● **WHAT IS EXPECTED**
Copy the records from the line that has "icandyfitbeauty Instagram post" through the line that has "Divani Casa Lerner", swapping "Sofa Bed" for "Futon" and keeping everything else the same. Leave the pictures out of your answer.

Start of DATA TO EXAMINE

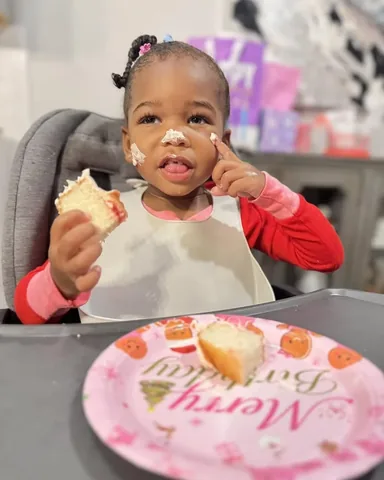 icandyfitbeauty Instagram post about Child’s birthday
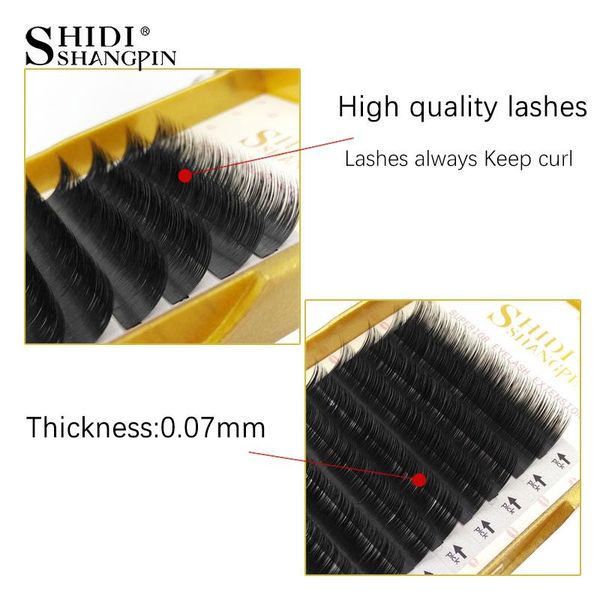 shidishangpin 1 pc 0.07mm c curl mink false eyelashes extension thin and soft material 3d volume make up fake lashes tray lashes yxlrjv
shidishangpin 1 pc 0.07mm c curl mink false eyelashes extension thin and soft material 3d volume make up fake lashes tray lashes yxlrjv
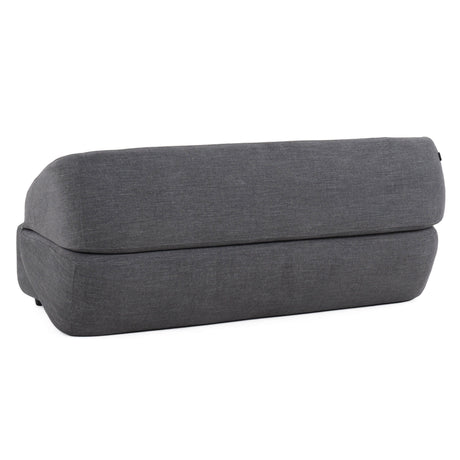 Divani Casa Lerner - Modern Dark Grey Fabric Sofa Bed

End of DATA TO EXAMINE
Start of DATA TO EXAMINE

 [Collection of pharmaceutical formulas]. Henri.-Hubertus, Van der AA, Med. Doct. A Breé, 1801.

End of DATA TO EXAMINE

● **ANSWER**
 icandyfitbeauty Instagram post about Child’s birthday
 shidishangpin 1 pc 0.07mm c curl mink false eyelashes extension thin and soft material 3d volume make up fake lashes tray lashes yxlrjv
shidishangpin 1 pc 0.07mm c curl mink false eyelashes extension thin and soft material 3d volume make up fake lashes tray lashes yxlrjv
 Divani Casa Lerner - Modern Dark Grey Fabric Futon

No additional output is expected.